The highly poetic Part I is a reflection on death, life ["all the accumulations of life, that wear us out" (p. 11)], mortality, the link between the dead and the living, the great unknown that lies beyond death--not in the abstract, but in the signs and symbols of Naomi's life/death and in the issues that remain for her son: "Now I've got to cut through--to talk to you / --as I didn't when you had a mouth." (p. 11)
Part II is a long narration of Naomi's life story, especially the history of her mental illness and of the role it imposed on Ginsberg himself. Ginsberg "was only 12" when he brought his mother to what was intended as a rest cure; instead, she became psychotic and was hospitalized, leaving Ginsberg with an everlasting sense of guilt. Separated from her husband, Naomi spent years of paranoia in chaos and institutionalization; son Allen vacillated between pity, disgust, escape in travel, and (homo)sexual exploration.
At the last meeting with his mother, in a mental hospital, she didn't recognize him. While living in San Francisco, two days after Naomi died, he received a letter from her: "Strange Prophesies anew! She wrote--'The key is in / the window, the key is in the sunlight at the window--I have / the key--Get married Allen don't take drugs . . . .' " (p. 31)
These passages give a vivid sense of mental disease and its impact on the family. Ginsberg is not self-pitying or self-indulgent in his description of the illness that laid siege to his mother's life and which so strongly influenced his own life for years. Modestly, he inserts: "I was in bughouse that year 8 months--my own visions unmentioned in this here Lament--" (p. 25)
The brief "Hymnn," is a blessing: "Blessed be you Naomi in Hospitals! Blessed be you Naomi in solitude! Blest be your triumph! . . . Blest be your last year's loneliness!" Part III (one page long) is a short recapitulation of Naomi's life, and uses her own cryptic words to try to make sense out of her life as well as of all life and death: "But that the key should be left behind--at the window . . . to the living . . . that can . . . look back see / Creation glistening backwards to the same grave . . . ." (p. 33)
Part IV, a chant, reaches beyond the personal to social history: "O mother / what have I left out"; (p. 34) "with your eyes of shock / with your eyes of lobotomy; " "farewell / with Communist party and a broken stocking"; "with your eyes of Czechoslovakia attacked by robots . . . ." (p. 35) Ending with the short part V, Ginsberg cries out to the shrieking crows circling in the sky above His mother's grave, "Lord Lord O Grinder of giant Beyonds my voice in a boundless / field in Sheol" (p.36) [Sheol is a Hebrew word meaning "the abode of death."]
Miscellaneous
Primary Source
Kaddish and Other Poems, 1958-1960
Publisher
City Lights
Place Published
San Francisco
Edition
1961
Page Count
29
Commentary
Unlike the Hebrew Kaddish, which is a prescribed prayer for [all] the dead, Ginsberg's Kaddish is intensely personal and individualistic. It is an attempt to understand his mother's tragic life, to pay homage, to expiate his feelings of guilt; but it is also a poetic rumination on the nature of human existence, with many original and beautiful passages.

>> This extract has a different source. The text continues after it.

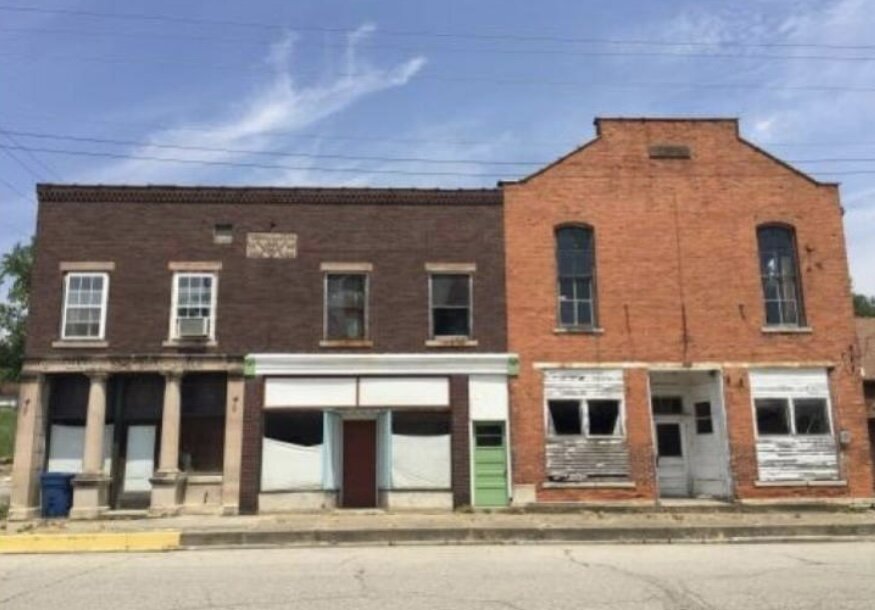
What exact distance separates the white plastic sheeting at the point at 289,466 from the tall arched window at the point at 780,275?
12.4 metres

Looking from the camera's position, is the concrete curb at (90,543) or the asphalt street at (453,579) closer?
the asphalt street at (453,579)

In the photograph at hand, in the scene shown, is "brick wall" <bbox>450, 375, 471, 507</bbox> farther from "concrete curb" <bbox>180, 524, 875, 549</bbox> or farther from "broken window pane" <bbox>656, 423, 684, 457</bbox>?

The poem epitomizes the use of memory and narrative to gain meaning--to name the unnamable. Through memory Ginsberg conflates the past, present, and future: "Dreaming back thru life, Your time--and mine accelerating / toward Apocalypse." (p. 7)
Memory is fed by a strong sense of place and the geographic continuity of generations, as Ginsberg evokes the neighborhoods of New York City, where he himself lived (at times) and died. As he re-treads the streets where his immigrant mother grew up, he wonders, what was his mother struggling toward then?--"Toward education marriage nervous breakdown, operation, / teaching school, and learning to be mad, in a dream-- / what is this life?" (p. 8) Perhaps generational continuity of place is necessary to allow the metaphysical integration that Ginsberg seeks; perhaps synthesis is much more difficult in today's American mobile culture in which the generations are scattered and discontinuities abound.